Angels in America Spotlights the Struggles of AIDS

MFA student Adam Ferguson, who plays Prior Walter, delivers a passionate dialogue expressing his character’s struggle living with AIDS.

Known for its examination of the AIDS epidemic during the 1980s, Pulitzer Award winning play, “Angels in America, Part One: Millennium Approaches,” was performed by Cal State Students in the campus’s Intimate Theatre.

Audience members were taken back to 1985, “the period of discovery,” when AIDS was practically a death sentence in both the physical and social realm.

According to the U.S Centers for Disease Control and Prevention (CDC), in 1985, the average life expectancy of AIDS patients was 15 months after diagnosis. The CDC also reported, in that same year, there were around 7,000 AIDS-related deaths.

Some cast members considered the night to be bittersweet.  

Adam Ferguson, fine arts graduate student who played a leading role, stated, “I’ve been meeting with the theatre department for about a year now wanting to get this show done.”  

“It’s been an amazing experience and to be able to tell the story. Every night has been life-changing and exhausting…  I’m ready to get some sleep. It’s sad that it’s coming to an end,” he added. 

Ferguson described to the UT his character, Prior Walter, as a down-on-his-luck man battling AIDS and lost his long-term boyfriend as a result.

In the early days of the AIDS crisis, various theories surrounded how AIDS spread, causing people who lived with AIDS to die a social death. This meant loved ones abandoning them, similar to what Prior faced. 

Jeremiah Ripley, a graduate student who played the character, Louis Ironson, a gay, Jewishman said, “It’s a sad thing because Prior is the love of his life, but in the end he has sort of a self-fulfilling prophecy…not [being] there for his lover and partner.” 

Breaking Prior’s heart on stage for the last time, Ripley expressed a feeling of “sadness and relief.” 

“Overall, I’m really proud. Mostly, that we got to bring this story… to Cal State LA because [it] still holds up and really resonates with the audience even in 2019,” added Ripley.

Dane Gbrayes, a junior and a Theatre student, came to see the play twice and called it “fabulous, amazing and orgasmic.” 

“It’s the idea of love and acceptance, even though things are crazy. In that craziness, there is truth, love and life in it. It’s universal, everyone can relate to it,” said Gbrayes. 

The next play the Department of Theatre and Dance will be hosting is Adrienne Kennedy’s “Funnyhouse of a Negro.” It will be showing at King Hall in studio 5108 on Oct. 31 to Nov. 9.

GIVEN INFORMATION —
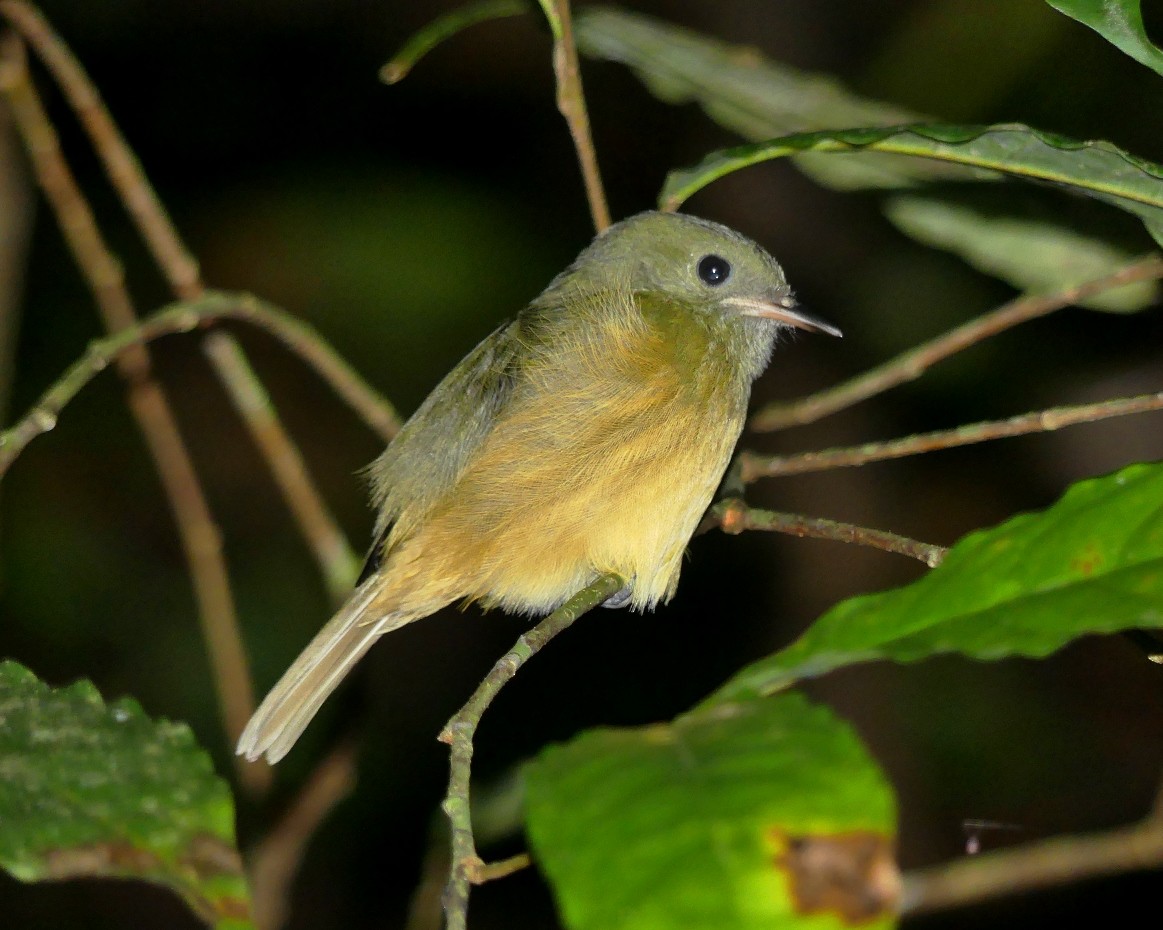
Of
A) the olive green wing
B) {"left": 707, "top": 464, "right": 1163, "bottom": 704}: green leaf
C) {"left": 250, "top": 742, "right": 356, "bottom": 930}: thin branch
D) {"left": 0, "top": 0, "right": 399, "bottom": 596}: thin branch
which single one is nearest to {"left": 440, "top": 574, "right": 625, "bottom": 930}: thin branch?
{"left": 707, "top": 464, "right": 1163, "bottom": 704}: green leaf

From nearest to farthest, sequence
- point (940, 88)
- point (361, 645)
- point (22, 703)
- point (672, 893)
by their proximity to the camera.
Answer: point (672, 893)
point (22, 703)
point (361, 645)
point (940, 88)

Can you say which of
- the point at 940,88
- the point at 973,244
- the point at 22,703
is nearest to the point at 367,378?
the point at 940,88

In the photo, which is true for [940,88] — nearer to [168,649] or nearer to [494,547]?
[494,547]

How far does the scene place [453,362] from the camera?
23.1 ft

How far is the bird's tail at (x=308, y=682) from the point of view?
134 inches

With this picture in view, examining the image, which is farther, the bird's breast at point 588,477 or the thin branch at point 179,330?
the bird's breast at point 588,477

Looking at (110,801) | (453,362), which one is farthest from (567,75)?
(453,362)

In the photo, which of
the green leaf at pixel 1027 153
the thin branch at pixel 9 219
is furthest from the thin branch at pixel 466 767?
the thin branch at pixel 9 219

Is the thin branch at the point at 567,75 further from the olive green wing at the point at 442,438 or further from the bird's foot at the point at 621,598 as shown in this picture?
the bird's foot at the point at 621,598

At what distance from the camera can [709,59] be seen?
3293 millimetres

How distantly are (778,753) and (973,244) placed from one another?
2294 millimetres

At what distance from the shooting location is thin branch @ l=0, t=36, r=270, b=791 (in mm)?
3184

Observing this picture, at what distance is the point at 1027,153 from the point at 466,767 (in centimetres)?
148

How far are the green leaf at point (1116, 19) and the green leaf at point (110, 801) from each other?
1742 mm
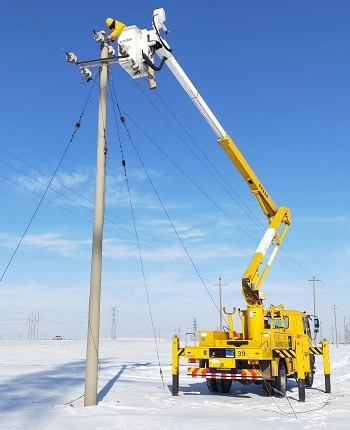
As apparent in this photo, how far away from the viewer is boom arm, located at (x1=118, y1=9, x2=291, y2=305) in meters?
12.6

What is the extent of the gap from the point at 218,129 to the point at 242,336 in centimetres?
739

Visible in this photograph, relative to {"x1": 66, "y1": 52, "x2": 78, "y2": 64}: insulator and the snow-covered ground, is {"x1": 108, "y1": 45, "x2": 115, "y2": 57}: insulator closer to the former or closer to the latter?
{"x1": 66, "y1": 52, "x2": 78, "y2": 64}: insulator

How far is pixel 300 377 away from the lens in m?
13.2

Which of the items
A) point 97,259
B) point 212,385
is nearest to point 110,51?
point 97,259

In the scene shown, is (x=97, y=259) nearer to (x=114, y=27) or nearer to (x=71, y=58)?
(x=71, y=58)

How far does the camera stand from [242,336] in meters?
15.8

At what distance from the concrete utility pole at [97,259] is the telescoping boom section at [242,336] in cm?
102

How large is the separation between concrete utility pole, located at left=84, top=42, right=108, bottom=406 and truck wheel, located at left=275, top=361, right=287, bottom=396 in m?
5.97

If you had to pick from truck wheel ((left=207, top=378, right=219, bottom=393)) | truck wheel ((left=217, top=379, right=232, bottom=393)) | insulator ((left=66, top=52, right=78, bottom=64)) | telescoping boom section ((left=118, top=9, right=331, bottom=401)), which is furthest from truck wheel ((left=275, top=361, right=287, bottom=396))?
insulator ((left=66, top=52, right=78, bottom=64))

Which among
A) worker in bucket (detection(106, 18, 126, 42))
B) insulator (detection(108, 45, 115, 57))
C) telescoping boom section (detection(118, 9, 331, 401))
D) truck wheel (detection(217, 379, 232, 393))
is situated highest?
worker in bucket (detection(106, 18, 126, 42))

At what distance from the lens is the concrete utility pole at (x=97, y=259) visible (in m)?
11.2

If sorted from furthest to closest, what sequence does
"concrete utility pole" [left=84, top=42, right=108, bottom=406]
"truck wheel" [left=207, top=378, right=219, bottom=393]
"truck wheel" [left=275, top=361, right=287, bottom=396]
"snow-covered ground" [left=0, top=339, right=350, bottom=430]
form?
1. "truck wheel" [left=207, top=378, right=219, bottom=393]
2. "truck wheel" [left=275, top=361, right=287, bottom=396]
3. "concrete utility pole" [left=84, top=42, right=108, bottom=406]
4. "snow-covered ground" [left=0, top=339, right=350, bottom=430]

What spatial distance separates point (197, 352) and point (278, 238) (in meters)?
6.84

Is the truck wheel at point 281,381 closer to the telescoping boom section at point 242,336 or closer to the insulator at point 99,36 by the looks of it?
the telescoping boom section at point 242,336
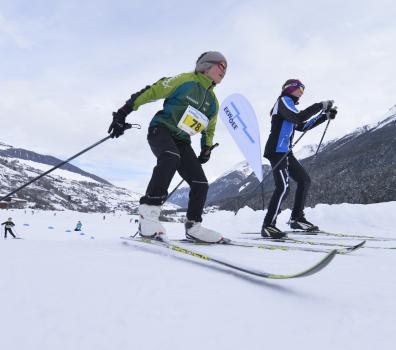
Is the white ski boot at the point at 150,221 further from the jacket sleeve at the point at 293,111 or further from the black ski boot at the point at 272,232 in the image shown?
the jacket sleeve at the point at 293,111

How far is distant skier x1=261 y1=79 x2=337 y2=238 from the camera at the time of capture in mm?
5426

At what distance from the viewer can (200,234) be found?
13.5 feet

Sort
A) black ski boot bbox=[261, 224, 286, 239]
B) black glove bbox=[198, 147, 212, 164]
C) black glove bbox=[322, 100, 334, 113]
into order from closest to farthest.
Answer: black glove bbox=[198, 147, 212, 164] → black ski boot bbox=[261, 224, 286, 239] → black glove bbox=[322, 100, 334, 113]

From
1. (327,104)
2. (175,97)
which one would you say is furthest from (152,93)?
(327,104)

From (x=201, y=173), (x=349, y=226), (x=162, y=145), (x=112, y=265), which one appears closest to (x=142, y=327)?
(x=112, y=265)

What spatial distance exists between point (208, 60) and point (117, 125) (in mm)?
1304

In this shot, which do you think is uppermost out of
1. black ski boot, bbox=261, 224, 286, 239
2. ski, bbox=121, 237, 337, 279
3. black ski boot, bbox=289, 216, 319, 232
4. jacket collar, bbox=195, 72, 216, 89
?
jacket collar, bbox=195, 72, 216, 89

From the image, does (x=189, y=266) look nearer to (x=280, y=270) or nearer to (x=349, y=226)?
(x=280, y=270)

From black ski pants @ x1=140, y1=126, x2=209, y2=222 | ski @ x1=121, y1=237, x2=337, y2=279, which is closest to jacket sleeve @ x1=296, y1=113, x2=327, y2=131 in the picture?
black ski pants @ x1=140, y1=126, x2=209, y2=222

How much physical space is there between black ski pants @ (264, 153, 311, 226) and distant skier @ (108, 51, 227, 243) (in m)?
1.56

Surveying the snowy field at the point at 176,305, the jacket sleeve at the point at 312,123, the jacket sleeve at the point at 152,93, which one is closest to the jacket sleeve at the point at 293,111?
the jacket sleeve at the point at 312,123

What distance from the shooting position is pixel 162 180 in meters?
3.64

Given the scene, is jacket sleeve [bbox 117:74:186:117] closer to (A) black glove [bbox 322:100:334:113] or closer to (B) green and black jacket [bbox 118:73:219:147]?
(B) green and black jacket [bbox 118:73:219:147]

WHAT IS NEEDED — Please state what the article on the "Angels in America" production says was the average life expectancy of AIDS patients after diagnosis in 1985, according to the CDC. The entries are separate material and have no connection to the text.

ANSWER FOR THIS EXERCISE — It was 15 months after diagnosis.